Grossman, in piena guerra, si pone il problema di cosa accadrà al termine guerra. Nessun sentimento di vendetta. Cosa diremo al popolo tedesco: siete degli assassini? «Occhio per occhio, dente per dente? Risponderemo all’eccidio di un popolo con l’eccidio di un altro? No. La vittoria della democrazia non sarà solo una vittoria delle armi». La vittoria vera consisterà nel ridurre in cenere le forze oscure del razzismo, «l’idea che una sola nazione abbia l’egemonia sui popoli della terra, l’idea che un solo popolo e un solo Stato opprimano tutti gli altri popoli e tutti gli altri Stati. L’uguaglianza fra i popoli trionferà. La vittoria vera consisterà nel fatto che, dopo avere scatenato una guerra nel nome dell’oppressione e dello sterminio, la Germania fascista sarà sconfitta non solo materialmente, ma anche nelle sue convinzioni».

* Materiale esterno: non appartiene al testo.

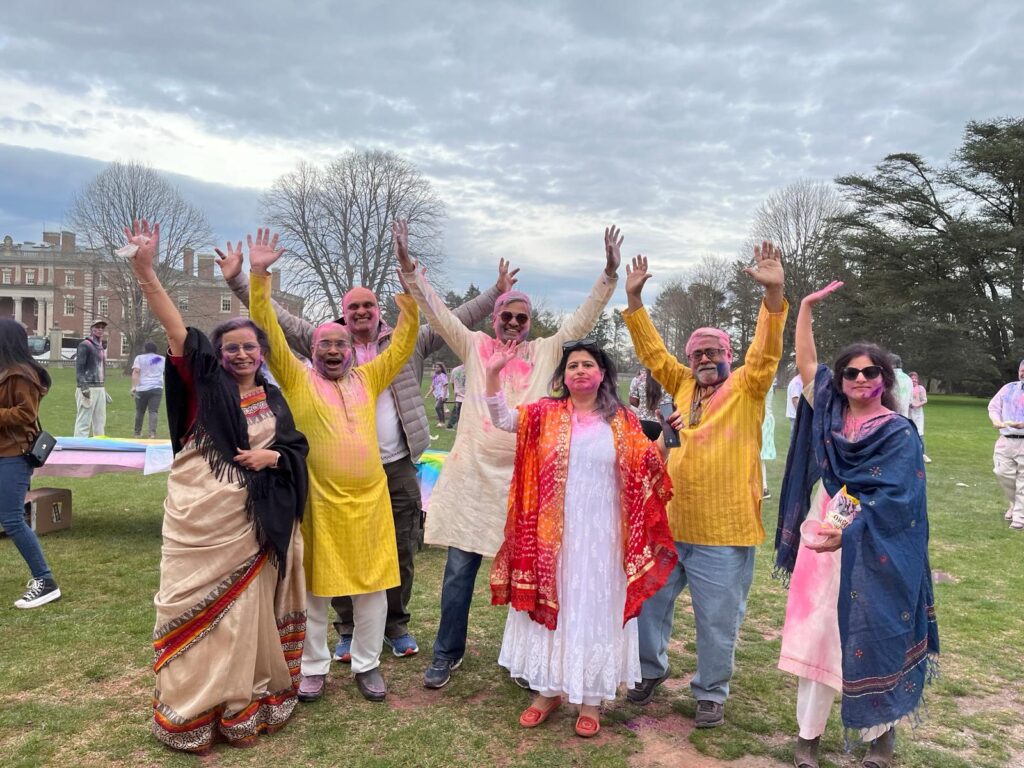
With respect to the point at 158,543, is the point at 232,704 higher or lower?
higher

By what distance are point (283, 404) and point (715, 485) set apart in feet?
7.07

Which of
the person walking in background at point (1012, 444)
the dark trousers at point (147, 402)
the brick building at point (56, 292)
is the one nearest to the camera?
the person walking in background at point (1012, 444)

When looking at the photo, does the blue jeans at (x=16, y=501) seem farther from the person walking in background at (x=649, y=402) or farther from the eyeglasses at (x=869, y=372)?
the eyeglasses at (x=869, y=372)

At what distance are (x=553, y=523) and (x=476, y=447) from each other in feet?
2.52

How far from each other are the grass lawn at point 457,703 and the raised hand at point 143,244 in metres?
2.14

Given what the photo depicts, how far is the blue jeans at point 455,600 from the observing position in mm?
3881

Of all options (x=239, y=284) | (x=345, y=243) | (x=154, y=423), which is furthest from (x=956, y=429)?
(x=345, y=243)

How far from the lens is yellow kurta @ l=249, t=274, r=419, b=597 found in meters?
3.52

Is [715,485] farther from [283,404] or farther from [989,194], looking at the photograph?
[989,194]

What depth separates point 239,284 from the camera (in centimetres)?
380

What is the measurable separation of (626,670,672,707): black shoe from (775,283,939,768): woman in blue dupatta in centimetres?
78

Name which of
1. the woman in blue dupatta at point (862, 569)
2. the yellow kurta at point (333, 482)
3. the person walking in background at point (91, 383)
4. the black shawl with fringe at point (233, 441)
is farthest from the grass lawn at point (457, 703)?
the person walking in background at point (91, 383)

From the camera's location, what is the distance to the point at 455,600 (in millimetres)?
3896

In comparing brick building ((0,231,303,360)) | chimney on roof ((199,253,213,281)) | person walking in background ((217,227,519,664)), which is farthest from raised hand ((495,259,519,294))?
brick building ((0,231,303,360))
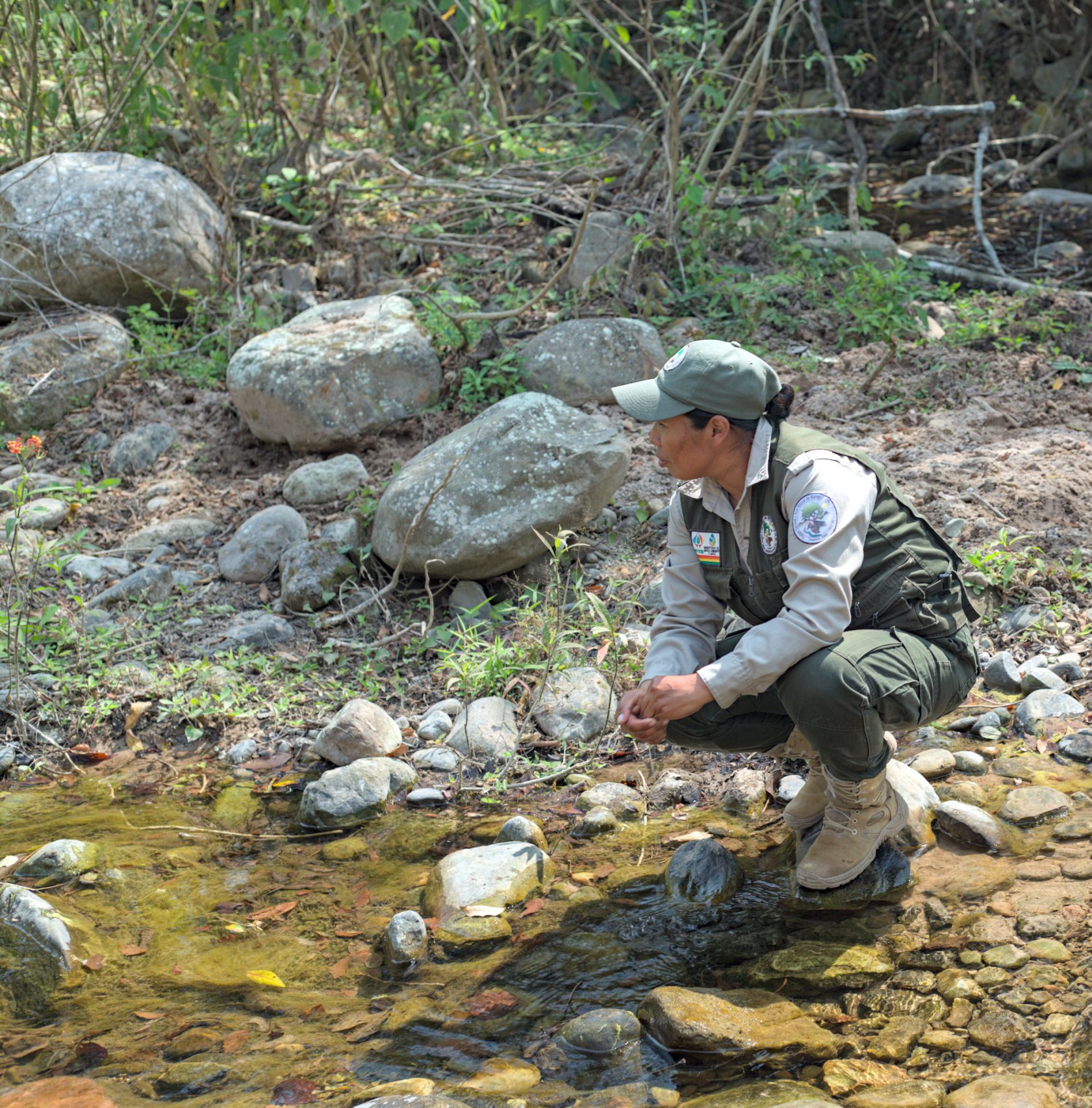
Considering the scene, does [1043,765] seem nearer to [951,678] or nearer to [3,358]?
[951,678]

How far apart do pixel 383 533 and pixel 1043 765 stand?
252 cm

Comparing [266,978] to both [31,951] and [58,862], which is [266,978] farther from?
[58,862]

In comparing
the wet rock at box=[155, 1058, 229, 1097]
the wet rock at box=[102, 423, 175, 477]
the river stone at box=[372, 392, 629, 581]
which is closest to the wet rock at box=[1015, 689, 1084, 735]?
the river stone at box=[372, 392, 629, 581]

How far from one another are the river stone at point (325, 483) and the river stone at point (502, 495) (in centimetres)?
71

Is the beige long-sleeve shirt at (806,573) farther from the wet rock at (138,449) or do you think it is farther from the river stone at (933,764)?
the wet rock at (138,449)

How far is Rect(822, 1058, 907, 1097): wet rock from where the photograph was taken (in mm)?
2092

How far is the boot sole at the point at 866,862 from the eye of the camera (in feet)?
8.77

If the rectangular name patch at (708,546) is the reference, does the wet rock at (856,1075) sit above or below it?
below

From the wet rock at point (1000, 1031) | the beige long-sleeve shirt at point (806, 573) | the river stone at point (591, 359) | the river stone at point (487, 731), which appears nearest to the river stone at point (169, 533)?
the river stone at point (591, 359)

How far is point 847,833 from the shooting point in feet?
8.70

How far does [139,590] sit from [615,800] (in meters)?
2.38

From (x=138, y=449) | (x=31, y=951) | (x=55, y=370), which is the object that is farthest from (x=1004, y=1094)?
(x=55, y=370)

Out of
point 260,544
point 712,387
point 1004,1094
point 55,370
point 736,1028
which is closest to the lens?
point 1004,1094

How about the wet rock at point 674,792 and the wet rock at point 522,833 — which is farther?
the wet rock at point 674,792
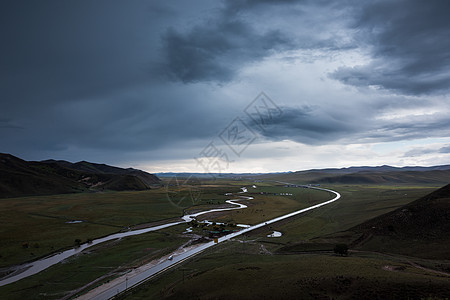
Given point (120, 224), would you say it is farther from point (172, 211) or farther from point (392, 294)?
point (392, 294)

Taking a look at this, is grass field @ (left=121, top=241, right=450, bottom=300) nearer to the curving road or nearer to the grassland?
the curving road

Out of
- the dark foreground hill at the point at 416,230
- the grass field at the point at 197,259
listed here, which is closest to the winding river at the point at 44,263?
the grass field at the point at 197,259

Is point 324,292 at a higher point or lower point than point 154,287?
higher

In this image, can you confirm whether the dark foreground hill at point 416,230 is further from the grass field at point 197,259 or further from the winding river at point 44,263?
the winding river at point 44,263

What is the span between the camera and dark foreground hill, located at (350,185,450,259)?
53.4m

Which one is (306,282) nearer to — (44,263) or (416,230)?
(416,230)

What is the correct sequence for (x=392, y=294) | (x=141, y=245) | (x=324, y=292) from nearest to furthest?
(x=392, y=294) → (x=324, y=292) → (x=141, y=245)

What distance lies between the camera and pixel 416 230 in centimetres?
6153

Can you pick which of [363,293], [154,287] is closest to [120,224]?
[154,287]

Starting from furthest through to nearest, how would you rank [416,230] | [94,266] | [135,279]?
[416,230]
[94,266]
[135,279]

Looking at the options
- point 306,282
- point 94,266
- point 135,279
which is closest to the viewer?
point 306,282

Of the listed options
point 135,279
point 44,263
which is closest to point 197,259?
point 135,279

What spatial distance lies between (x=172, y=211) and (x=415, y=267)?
357ft

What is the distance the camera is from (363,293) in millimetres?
30234
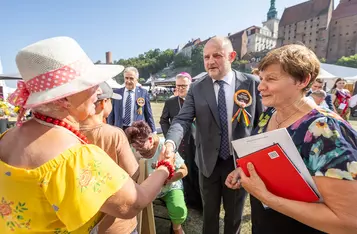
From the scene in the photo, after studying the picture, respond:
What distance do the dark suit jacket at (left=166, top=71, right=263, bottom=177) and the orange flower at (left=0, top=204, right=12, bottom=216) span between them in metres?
1.49

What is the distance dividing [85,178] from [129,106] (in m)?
4.30

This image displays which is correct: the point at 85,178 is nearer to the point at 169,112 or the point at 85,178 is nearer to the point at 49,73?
the point at 49,73

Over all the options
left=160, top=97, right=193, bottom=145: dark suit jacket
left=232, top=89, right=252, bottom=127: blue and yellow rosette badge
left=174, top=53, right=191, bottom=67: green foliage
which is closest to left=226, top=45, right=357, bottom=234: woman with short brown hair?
left=232, top=89, right=252, bottom=127: blue and yellow rosette badge

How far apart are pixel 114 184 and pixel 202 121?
60.8 inches

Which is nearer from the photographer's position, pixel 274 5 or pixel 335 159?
pixel 335 159

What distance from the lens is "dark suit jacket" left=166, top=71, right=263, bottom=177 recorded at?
238 cm

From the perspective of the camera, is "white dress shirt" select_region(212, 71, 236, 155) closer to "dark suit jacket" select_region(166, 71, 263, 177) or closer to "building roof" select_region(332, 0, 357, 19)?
"dark suit jacket" select_region(166, 71, 263, 177)

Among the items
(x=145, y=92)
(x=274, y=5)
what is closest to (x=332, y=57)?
(x=274, y=5)

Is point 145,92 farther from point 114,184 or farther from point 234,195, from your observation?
point 114,184

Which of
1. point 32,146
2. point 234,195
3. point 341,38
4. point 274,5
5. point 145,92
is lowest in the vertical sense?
point 234,195

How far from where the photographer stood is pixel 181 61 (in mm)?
82188

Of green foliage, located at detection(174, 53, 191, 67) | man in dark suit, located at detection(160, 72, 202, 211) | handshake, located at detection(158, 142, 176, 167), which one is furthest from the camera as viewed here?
green foliage, located at detection(174, 53, 191, 67)

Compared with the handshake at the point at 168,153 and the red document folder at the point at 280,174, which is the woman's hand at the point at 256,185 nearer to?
the red document folder at the point at 280,174

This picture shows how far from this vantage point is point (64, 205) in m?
0.93
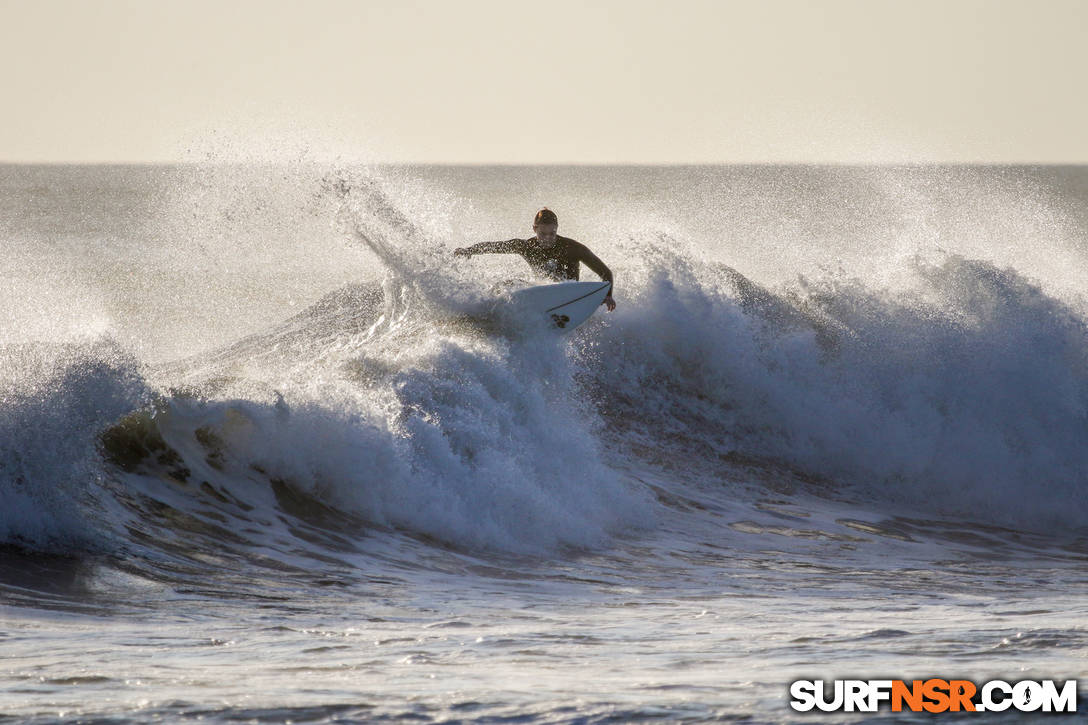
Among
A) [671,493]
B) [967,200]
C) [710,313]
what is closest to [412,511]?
[671,493]

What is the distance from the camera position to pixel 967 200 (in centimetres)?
2153

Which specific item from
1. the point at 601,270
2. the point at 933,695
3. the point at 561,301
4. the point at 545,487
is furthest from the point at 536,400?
the point at 933,695

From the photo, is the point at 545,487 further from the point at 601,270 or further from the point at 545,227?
the point at 545,227

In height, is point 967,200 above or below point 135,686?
above

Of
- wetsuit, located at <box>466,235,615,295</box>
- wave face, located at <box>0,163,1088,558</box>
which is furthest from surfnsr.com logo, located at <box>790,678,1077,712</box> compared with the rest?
wetsuit, located at <box>466,235,615,295</box>

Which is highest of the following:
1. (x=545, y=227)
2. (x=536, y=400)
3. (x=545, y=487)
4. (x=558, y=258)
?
(x=545, y=227)

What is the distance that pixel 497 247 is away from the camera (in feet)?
37.1

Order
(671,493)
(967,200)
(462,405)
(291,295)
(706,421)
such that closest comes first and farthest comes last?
1. (462,405)
2. (671,493)
3. (706,421)
4. (967,200)
5. (291,295)

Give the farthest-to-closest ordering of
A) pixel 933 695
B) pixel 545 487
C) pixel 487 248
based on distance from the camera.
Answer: pixel 487 248
pixel 545 487
pixel 933 695

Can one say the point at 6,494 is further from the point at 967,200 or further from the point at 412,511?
the point at 967,200

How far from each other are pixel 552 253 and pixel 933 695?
7.47 metres

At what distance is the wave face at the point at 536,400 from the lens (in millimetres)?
8305

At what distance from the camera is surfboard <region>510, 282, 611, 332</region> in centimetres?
1111

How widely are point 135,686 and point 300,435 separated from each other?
4.40m
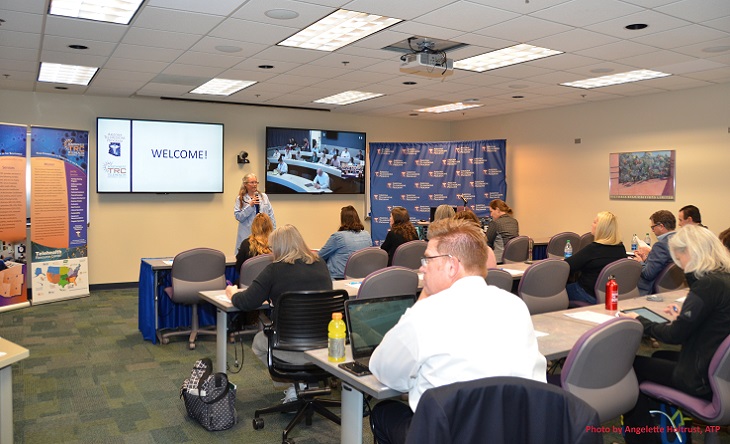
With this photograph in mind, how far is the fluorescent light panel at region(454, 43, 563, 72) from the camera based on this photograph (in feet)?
20.7

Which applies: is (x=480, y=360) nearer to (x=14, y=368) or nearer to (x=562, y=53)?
(x=14, y=368)

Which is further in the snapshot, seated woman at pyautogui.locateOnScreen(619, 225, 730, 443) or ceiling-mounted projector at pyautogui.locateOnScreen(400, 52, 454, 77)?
ceiling-mounted projector at pyautogui.locateOnScreen(400, 52, 454, 77)

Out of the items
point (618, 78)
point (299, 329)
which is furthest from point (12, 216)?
point (618, 78)

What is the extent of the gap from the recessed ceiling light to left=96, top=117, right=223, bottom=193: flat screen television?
5.06 metres

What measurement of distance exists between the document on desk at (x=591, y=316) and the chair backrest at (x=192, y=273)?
3.50 meters

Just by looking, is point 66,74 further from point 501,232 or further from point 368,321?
point 368,321

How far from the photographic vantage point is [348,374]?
2609mm

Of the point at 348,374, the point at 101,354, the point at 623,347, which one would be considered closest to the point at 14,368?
the point at 101,354

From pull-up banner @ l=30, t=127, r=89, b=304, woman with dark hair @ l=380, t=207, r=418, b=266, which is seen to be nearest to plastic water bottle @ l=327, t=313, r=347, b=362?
woman with dark hair @ l=380, t=207, r=418, b=266

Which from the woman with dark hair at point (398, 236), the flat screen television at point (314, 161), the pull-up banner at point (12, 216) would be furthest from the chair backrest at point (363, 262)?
the flat screen television at point (314, 161)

Infine, occorrerà porsi il problema della memoria per dare voce al silenzio di chi è stato sommerso.  Immaginando come restituire quella voce che è stata cancellata, al termine del volume Grossman ci lascia con seguente domanda: «Ma se per un attimo quel popolo potesse tornare in vita, se la terra si aprisse nel burrone di Babij Jar a Kiev e intorno al memoriale di Ostraja Mogila a Vorošilovgrad, se un grido lancinante si staccasse da quelle centinaia di migliaia di labbra piene di terra, l’Universo intero tremerebbe».